== Data lines ==
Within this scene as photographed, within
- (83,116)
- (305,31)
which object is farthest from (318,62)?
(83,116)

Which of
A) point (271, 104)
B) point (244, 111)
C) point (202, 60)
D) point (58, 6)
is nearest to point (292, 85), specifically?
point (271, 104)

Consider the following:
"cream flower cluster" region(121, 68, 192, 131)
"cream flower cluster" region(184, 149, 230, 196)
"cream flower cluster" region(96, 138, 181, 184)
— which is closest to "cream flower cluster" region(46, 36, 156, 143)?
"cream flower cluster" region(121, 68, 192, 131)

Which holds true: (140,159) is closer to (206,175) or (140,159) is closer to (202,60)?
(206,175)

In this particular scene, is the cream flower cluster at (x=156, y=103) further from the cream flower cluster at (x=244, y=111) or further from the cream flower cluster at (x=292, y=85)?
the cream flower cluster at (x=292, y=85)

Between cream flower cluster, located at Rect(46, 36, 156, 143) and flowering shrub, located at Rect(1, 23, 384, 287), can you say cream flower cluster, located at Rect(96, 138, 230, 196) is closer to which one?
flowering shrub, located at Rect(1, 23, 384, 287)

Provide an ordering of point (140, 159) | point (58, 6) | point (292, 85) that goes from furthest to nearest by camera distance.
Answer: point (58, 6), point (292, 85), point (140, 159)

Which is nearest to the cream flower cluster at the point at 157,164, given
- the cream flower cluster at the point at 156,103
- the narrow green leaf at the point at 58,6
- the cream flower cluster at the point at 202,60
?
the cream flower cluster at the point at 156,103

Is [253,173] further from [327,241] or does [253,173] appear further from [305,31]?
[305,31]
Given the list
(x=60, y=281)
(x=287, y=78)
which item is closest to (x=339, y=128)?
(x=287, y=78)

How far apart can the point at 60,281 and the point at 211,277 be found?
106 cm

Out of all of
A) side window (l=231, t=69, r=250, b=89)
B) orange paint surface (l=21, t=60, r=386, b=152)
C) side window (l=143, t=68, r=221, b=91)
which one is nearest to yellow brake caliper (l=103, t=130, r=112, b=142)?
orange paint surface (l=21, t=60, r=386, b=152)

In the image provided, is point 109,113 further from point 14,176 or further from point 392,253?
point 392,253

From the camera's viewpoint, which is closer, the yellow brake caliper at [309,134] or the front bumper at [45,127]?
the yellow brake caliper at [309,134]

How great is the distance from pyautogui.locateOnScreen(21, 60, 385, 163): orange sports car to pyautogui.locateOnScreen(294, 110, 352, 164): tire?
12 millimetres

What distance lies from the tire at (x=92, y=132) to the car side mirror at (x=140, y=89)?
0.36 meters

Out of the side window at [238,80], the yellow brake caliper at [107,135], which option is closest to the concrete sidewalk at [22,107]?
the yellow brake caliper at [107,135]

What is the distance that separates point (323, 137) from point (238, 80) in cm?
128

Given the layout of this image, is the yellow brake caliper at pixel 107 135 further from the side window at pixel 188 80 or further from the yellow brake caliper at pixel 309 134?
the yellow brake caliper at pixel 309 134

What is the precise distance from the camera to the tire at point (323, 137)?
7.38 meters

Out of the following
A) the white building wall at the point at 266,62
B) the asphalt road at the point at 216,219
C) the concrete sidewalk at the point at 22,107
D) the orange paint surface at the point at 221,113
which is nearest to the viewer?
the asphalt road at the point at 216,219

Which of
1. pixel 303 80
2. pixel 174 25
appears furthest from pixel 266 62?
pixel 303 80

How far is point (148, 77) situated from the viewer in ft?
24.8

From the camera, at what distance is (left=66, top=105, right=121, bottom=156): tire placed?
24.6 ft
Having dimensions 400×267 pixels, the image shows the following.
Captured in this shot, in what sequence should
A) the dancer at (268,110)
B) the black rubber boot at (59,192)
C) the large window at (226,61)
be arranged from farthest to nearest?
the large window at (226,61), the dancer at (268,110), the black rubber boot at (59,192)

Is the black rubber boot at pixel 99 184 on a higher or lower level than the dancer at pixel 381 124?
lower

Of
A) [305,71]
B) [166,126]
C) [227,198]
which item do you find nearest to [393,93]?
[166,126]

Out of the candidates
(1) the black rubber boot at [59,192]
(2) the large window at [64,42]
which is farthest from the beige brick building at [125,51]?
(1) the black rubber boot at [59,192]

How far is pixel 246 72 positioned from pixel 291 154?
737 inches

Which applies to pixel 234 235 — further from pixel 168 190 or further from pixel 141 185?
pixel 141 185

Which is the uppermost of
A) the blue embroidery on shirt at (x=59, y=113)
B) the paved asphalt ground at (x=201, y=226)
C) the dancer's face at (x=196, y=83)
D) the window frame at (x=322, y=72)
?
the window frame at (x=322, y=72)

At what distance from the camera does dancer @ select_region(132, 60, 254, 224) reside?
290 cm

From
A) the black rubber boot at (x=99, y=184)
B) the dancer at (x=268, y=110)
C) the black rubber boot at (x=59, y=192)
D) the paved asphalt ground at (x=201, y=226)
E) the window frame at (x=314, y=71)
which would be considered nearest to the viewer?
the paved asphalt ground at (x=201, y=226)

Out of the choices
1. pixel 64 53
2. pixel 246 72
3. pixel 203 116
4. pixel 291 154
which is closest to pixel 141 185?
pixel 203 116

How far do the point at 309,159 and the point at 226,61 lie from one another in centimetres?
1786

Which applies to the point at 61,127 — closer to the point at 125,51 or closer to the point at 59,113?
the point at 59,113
===
● **Required task**: Please lay out all of the records above as a numbered list, leaving out any blank lines.

● **Answer to this problem**:
1. Within this scene as photographed, within
2. - (83,116)
3. - (305,31)
4. which object is farthest from (318,62)?
5. (83,116)
6. Which of
7. A) point (271, 104)
8. B) point (244, 111)
9. C) point (202, 60)
10. D) point (58, 6)
11. is nearest to point (292, 85), specifically?
12. point (271, 104)
13. Consider the following:
14. "cream flower cluster" region(121, 68, 192, 131)
15. "cream flower cluster" region(184, 149, 230, 196)
16. "cream flower cluster" region(96, 138, 181, 184)
17. — which is closest to "cream flower cluster" region(46, 36, 156, 143)?
18. "cream flower cluster" region(121, 68, 192, 131)
19. Which holds true: (140,159) is closer to (206,175) or (140,159) is closer to (202,60)?
20. (206,175)
21. In this particular scene, is the cream flower cluster at (x=156, y=103) further from the cream flower cluster at (x=244, y=111) or further from the cream flower cluster at (x=292, y=85)?
22. the cream flower cluster at (x=292, y=85)
23. Between cream flower cluster, located at Rect(46, 36, 156, 143) and flowering shrub, located at Rect(1, 23, 384, 287), can you say cream flower cluster, located at Rect(96, 138, 230, 196) is closer to which one?
24. flowering shrub, located at Rect(1, 23, 384, 287)
25. Provide an ordering of point (140, 159) | point (58, 6) | point (292, 85) that goes from furthest to nearest by camera distance.
26. Answer: point (58, 6), point (292, 85), point (140, 159)
27. Which is nearest to the cream flower cluster at the point at 157,164, given
28. - the cream flower cluster at the point at 156,103
29. - the narrow green leaf at the point at 58,6
30. - the cream flower cluster at the point at 202,60
31. ?
32. the cream flower cluster at the point at 156,103
33. Is [253,173] further from [327,241] or does [253,173] appear further from [305,31]?
34. [305,31]
35. Given the list
36. (x=60, y=281)
37. (x=287, y=78)
38. which item is closest to (x=339, y=128)?
39. (x=287, y=78)
40. How far apart can the point at 60,281 and the point at 211,277 be found?
41. 106 cm
42. Out of all of
43. A) side window (l=231, t=69, r=250, b=89)
44. B) orange paint surface (l=21, t=60, r=386, b=152)
45. C) side window (l=143, t=68, r=221, b=91)
46. which one is nearest to yellow brake caliper (l=103, t=130, r=112, b=142)?
47. orange paint surface (l=21, t=60, r=386, b=152)
48. In the image provided, is point 109,113 further from point 14,176 or further from point 392,253?
49. point 392,253
50. From the camera's viewpoint, which is closer, the yellow brake caliper at [309,134] or the front bumper at [45,127]?
51. the yellow brake caliper at [309,134]
52. How great is the distance from pyautogui.locateOnScreen(21, 60, 385, 163): orange sports car to pyautogui.locateOnScreen(294, 110, 352, 164): tire?
53. 12 millimetres
54. What distance lies from the tire at (x=92, y=132) to the car side mirror at (x=140, y=89)?
55. 0.36 meters
56. Out of the side window at [238,80], the yellow brake caliper at [107,135], which option is closest to the concrete sidewalk at [22,107]?
57. the yellow brake caliper at [107,135]
58. What is the distance that separates point (323, 137) from point (238, 80) in cm?
59. 128
60. Given the layout of this image, is the yellow brake caliper at pixel 107 135 further from the side window at pixel 188 80 or further from the yellow brake caliper at pixel 309 134?
61. the yellow brake caliper at pixel 309 134
62. What is the precise distance from the camera to the tire at point (323, 137)?
63. 7.38 meters
64. Out of the following
65. A) the white building wall at the point at 266,62
66. B) the asphalt road at the point at 216,219
67. C) the concrete sidewalk at the point at 22,107
68. D) the orange paint surface at the point at 221,113
69. which is nearest to the viewer?
70. the asphalt road at the point at 216,219
71. Which of
72. 1. pixel 303 80
73. 2. pixel 174 25
74. appears furthest from pixel 266 62?
75. pixel 303 80
76. How far is point (148, 77) situated from the viewer in ft?
77. 24.8
78. From the camera, at what distance is (left=66, top=105, right=121, bottom=156): tire placed?
79. 24.6 ft
80. Having dimensions 400×267 pixels, the image shows the following.
81. Captured in this shot, in what sequence should
82. A) the dancer at (268,110)
83. B) the black rubber boot at (59,192)
84. C) the large window at (226,61)
85. be arranged from farthest to nearest?
86. the large window at (226,61), the dancer at (268,110), the black rubber boot at (59,192)
87. Is the black rubber boot at pixel 99 184 on a higher or lower level than the dancer at pixel 381 124?
88. lower
89. Of
90. A) [305,71]
91. B) [166,126]
92. C) [227,198]
93. which item do you find nearest to [393,93]?
94. [166,126]
95. Out of the candidates
96. (1) the black rubber boot at [59,192]
97. (2) the large window at [64,42]
98. which is farthest from the beige brick building at [125,51]?
99. (1) the black rubber boot at [59,192]
100. How far is pixel 246 72 positioned from pixel 291 154?
101. 737 inches
102. Which applies to pixel 234 235 — further from pixel 168 190 or further from pixel 141 185?
103. pixel 141 185
104. Which is the uppermost of
105. A) the blue embroidery on shirt at (x=59, y=113)
106. B) the paved asphalt ground at (x=201, y=226)
107. C) the dancer's face at (x=196, y=83)
108. D) the window frame at (x=322, y=72)
109. ?
110. the window frame at (x=322, y=72)
111. At what distance from the camera does dancer @ select_region(132, 60, 254, 224) reside?
112. 290 cm
113. From
114. A) the black rubber boot at (x=99, y=184)
115. B) the dancer at (x=268, y=110)
116. C) the black rubber boot at (x=59, y=192)
117. D) the paved asphalt ground at (x=201, y=226)
118. E) the window frame at (x=314, y=71)
119. which would be considered nearest to the viewer?
120. the paved asphalt ground at (x=201, y=226)
121. Out of the choices
122. 1. pixel 64 53
123. 2. pixel 246 72
124. 3. pixel 203 116
125. 4. pixel 291 154
126. which is closest to pixel 141 185?
127. pixel 203 116
128. How far do the point at 309,159 and the point at 226,61 lie from one another in centimetres?
129. 1786
130. Which applies to the point at 61,127 — closer to the point at 125,51 or closer to the point at 59,113?
131. the point at 59,113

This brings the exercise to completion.